Communication Source (EBSCOhost)
Communication Source offers abstracts and indexing as well as full-text content from publications worldwide pertaining to Communication, Linguistics, Rhetoric and Discourse, Speech-Language Pathology, Media Studies and other fields relevant to the discipline.
Ethnic NewsWatch + Ethnic NewsWatch: A History (Proquest)
Provides a full-text collection of ethnic and minority press content from the U.S. and Canada offering additional viewpoints from those offered by the mainstream press. Includes scholarly journals and working papers, trade journals, magazines, newspapers, newsletters, dissertations, and grass-roots publications primarily from minority presses.
Film & Television Literature Index (EBSCOHost)
Indexes over 350 U.S. and international film and television periodicals, including popular magazines, scholarly journals, and trade publications.
A searchable, image-based government document and legal research database. It contains comprehensive coverage from inception of both U.S. statutory materials and more than 2,300 scholarly journals, all of the world's constitutions, all U.S. treaties, collections of classic treatises and presidential documents, and access to the full text of state and federal case law powered by Fastcase.
Full text access to a large selection of national and international newspapers, news wires and news sources.
Full text access to over 460 journals in business, humanities, social sciences, and science, technology and medicine.
Multidisciplinary database providing access to citations from more than 12,000 research journals worldwide. Includes the following citation databases: Arts & Humanities Citation Index; Science Citation Index Expanded; and Social Sciences Citation Index. Cited reference searching is available.
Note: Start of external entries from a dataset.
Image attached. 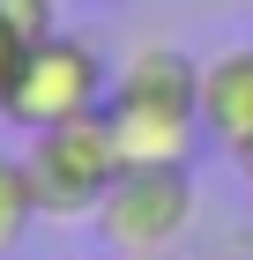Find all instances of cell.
Segmentation results:
<instances>
[{
	"mask_svg": "<svg viewBox=\"0 0 253 260\" xmlns=\"http://www.w3.org/2000/svg\"><path fill=\"white\" fill-rule=\"evenodd\" d=\"M104 119L127 164H194L201 134V60L172 45H142L127 67H112Z\"/></svg>",
	"mask_w": 253,
	"mask_h": 260,
	"instance_id": "1",
	"label": "cell"
},
{
	"mask_svg": "<svg viewBox=\"0 0 253 260\" xmlns=\"http://www.w3.org/2000/svg\"><path fill=\"white\" fill-rule=\"evenodd\" d=\"M22 164H30L38 208H45L52 223H90L97 201L112 193V179L127 171L104 104H97V112H75V119H60V126H38L30 149H22Z\"/></svg>",
	"mask_w": 253,
	"mask_h": 260,
	"instance_id": "2",
	"label": "cell"
},
{
	"mask_svg": "<svg viewBox=\"0 0 253 260\" xmlns=\"http://www.w3.org/2000/svg\"><path fill=\"white\" fill-rule=\"evenodd\" d=\"M104 97H112L104 52L90 38H75V30H52L45 45H30V60H22L8 104H0V119H15V126L38 134V126H60V119H75V112H97Z\"/></svg>",
	"mask_w": 253,
	"mask_h": 260,
	"instance_id": "3",
	"label": "cell"
},
{
	"mask_svg": "<svg viewBox=\"0 0 253 260\" xmlns=\"http://www.w3.org/2000/svg\"><path fill=\"white\" fill-rule=\"evenodd\" d=\"M186 223H194V171L186 164H127L112 179V193L97 201V238L119 260L179 245Z\"/></svg>",
	"mask_w": 253,
	"mask_h": 260,
	"instance_id": "4",
	"label": "cell"
},
{
	"mask_svg": "<svg viewBox=\"0 0 253 260\" xmlns=\"http://www.w3.org/2000/svg\"><path fill=\"white\" fill-rule=\"evenodd\" d=\"M201 134L231 164H253V45L201 60Z\"/></svg>",
	"mask_w": 253,
	"mask_h": 260,
	"instance_id": "5",
	"label": "cell"
},
{
	"mask_svg": "<svg viewBox=\"0 0 253 260\" xmlns=\"http://www.w3.org/2000/svg\"><path fill=\"white\" fill-rule=\"evenodd\" d=\"M38 216L45 208H38V186H30V164L0 149V260H15L22 245H30Z\"/></svg>",
	"mask_w": 253,
	"mask_h": 260,
	"instance_id": "6",
	"label": "cell"
},
{
	"mask_svg": "<svg viewBox=\"0 0 253 260\" xmlns=\"http://www.w3.org/2000/svg\"><path fill=\"white\" fill-rule=\"evenodd\" d=\"M0 15H8V22H15V30H22V38H52V30H60V0H0Z\"/></svg>",
	"mask_w": 253,
	"mask_h": 260,
	"instance_id": "7",
	"label": "cell"
},
{
	"mask_svg": "<svg viewBox=\"0 0 253 260\" xmlns=\"http://www.w3.org/2000/svg\"><path fill=\"white\" fill-rule=\"evenodd\" d=\"M30 45H38V38H22L15 22L0 15V104H8V89H15V75H22V60H30Z\"/></svg>",
	"mask_w": 253,
	"mask_h": 260,
	"instance_id": "8",
	"label": "cell"
},
{
	"mask_svg": "<svg viewBox=\"0 0 253 260\" xmlns=\"http://www.w3.org/2000/svg\"><path fill=\"white\" fill-rule=\"evenodd\" d=\"M127 260H179V253H172V245H164V253H127Z\"/></svg>",
	"mask_w": 253,
	"mask_h": 260,
	"instance_id": "9",
	"label": "cell"
},
{
	"mask_svg": "<svg viewBox=\"0 0 253 260\" xmlns=\"http://www.w3.org/2000/svg\"><path fill=\"white\" fill-rule=\"evenodd\" d=\"M246 193H253V164H246Z\"/></svg>",
	"mask_w": 253,
	"mask_h": 260,
	"instance_id": "10",
	"label": "cell"
}]
</instances>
Legal search engine pulling from proprietary resources such as the West Key Number System, KeyCite, notes of decisions, and added search terms. Westlaw allows users to find cases, statutes, court rules, regulations, briefs, and legal news.
To see if the University Library subscribes to a journal, select the "journals" link under the OneSearch search box on the homepage. Enter the title of the journal.
To browse a list of the journals specific to journalism, enter "journalism" in the OneSearch search box. Select the "Advanced Search" link on the top right of the page. In the drop down menu under "searching for" select "subject." From the material type drop down menu, select "journals."
University Library Journalism Journals
Boolean operators are words (or, and, not) used to connect search terms to expand or narrow a search within a database to locate relevant information.
It is helpful to diagram the effects of these operators:
women or females |
Or retrieves records that contain anyof the search terms. It expands the search. Therefore, use "or" in between terms that have the same meaning (synonyms) or equal value to the search. |
women and media |
And retrieves records that contain all of the search terms. It narrows or limits the search. Therefore, use "and" in between terms that are required to make the search specific. |
image not weight |
Not eliminates records that contain a search term. It narrows or limits the search. Therefore, use "not" in front of a term to ensure that the search will not include that term. Warning: Some databases use "and not" instead of "not." Check the database help screen. |
Most databases allow for a symbol to be used at the end of a word to retrieve variant endings of that word. This is known as truncation.
Using truncation will broaden your search. For example,
bank* will retrieve: bank or banks or banking or banker or bankruptcy, etc.
Databases and Internet search engines use different symbols to truncate. In general, most of the Library's databases use the asterisk (*) ; however, the exclamation point (!) is used in LexisNexis. Check the database help screen to find the correct truncation symbol.
Be careful using truncation. Truncating after too few letters will retrieve terms that are not relevant. For example:
cat* will also retrieve cataclysm, catacomb, catalepsy, catalog, etc.
It's best to use the boolean operator "or" in these instances (cat or cats).